What is the fastest way to flatten arbitrarily nested lists in Python? [duplicate]
Solution 1:
Here's a recursive approach that is string friendly:
nests = [1, 2, [3, 4, [5],['hi']], [6, [[[7, 'hello']]]]]
def flatten(container):
for i in container:
if isinstance(i, (list,tuple)):
for j in flatten(i):
yield j
else:
yield i
print list(flatten(nests))
returns:
[1, 2, 3, 4, 5, 'hi', 6, 7, 'hello']
Note, this doesn't make any guarantees for speed or overhead use, but illustrates a recursive solution that hopefully will be helpful.
Solution 2:
It doesn't have to be recursive. In fact, an iterative solution is often faster because of the overhead involved in function calls. Here's an iterative version I wrote a while back:
def flatten(items, seqtypes=(list, tuple)):
for i, x in enumerate(items):
while i < len(items) and isinstance(items[i], seqtypes):
items[i:i+1] = items[i]
return items
Haven't tested the performance of this specific implementation, but it is probably not so great because of all the slice assignments, which could end up moving a lot of memory around. Still, don't assume it has to be recursive, or that it's simpler to write it that way.
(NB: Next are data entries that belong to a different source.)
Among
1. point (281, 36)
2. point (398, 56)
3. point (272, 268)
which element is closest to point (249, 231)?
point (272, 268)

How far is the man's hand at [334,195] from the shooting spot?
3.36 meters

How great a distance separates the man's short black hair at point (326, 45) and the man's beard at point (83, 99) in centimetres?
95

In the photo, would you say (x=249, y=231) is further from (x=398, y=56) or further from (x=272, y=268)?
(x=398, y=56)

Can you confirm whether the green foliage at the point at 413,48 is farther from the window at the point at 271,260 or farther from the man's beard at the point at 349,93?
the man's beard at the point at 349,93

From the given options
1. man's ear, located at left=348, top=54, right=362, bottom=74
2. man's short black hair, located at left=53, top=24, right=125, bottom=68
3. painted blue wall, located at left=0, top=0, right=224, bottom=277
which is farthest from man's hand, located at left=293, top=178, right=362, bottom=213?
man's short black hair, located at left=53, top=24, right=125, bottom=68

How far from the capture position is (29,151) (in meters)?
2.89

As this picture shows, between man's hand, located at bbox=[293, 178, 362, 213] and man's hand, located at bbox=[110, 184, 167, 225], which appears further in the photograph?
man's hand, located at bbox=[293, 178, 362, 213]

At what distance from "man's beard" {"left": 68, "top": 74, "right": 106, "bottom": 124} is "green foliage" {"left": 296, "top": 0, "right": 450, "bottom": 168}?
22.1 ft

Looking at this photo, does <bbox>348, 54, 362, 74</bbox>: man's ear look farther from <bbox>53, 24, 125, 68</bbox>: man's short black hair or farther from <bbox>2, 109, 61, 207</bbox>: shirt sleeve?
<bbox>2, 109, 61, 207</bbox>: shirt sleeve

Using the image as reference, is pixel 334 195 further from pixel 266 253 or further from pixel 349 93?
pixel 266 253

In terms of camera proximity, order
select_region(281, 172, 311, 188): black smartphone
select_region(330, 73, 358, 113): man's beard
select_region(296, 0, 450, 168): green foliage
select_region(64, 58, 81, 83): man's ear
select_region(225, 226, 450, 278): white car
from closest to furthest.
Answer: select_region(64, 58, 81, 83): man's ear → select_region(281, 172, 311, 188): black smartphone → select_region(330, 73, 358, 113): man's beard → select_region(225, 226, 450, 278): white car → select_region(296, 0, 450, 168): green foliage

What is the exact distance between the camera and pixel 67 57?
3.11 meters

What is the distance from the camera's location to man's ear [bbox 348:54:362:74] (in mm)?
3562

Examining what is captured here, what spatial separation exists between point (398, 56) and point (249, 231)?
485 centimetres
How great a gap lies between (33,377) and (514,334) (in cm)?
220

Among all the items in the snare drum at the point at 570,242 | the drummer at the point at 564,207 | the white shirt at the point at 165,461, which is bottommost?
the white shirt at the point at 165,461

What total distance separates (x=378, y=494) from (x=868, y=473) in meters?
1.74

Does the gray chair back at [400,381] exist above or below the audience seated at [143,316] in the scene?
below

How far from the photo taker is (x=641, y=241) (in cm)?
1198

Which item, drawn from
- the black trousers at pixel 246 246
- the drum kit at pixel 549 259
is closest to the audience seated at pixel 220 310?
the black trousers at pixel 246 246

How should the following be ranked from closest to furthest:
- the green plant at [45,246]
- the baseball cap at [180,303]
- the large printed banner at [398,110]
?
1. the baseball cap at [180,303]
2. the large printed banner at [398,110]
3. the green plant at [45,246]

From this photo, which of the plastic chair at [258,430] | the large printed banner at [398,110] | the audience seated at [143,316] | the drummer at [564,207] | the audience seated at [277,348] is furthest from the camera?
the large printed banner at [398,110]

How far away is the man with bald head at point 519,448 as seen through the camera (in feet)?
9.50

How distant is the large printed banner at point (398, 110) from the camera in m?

This implementation does have the advantage of flattening the list "in place" rather than returning a copy, as recursive solutions invariably do. This could be useful when memory is tight. If you want a flattened copy, just pass in a shallow copy of the list you want to flatten:
flatten(mylist) # flattens existing list
newlist = flatten(mylist[:]) # makes a flattened copy
Also, this algorithm is not limited by the Python recursion limit because it's not recursive. I'm certain this will virtually never come into play, however.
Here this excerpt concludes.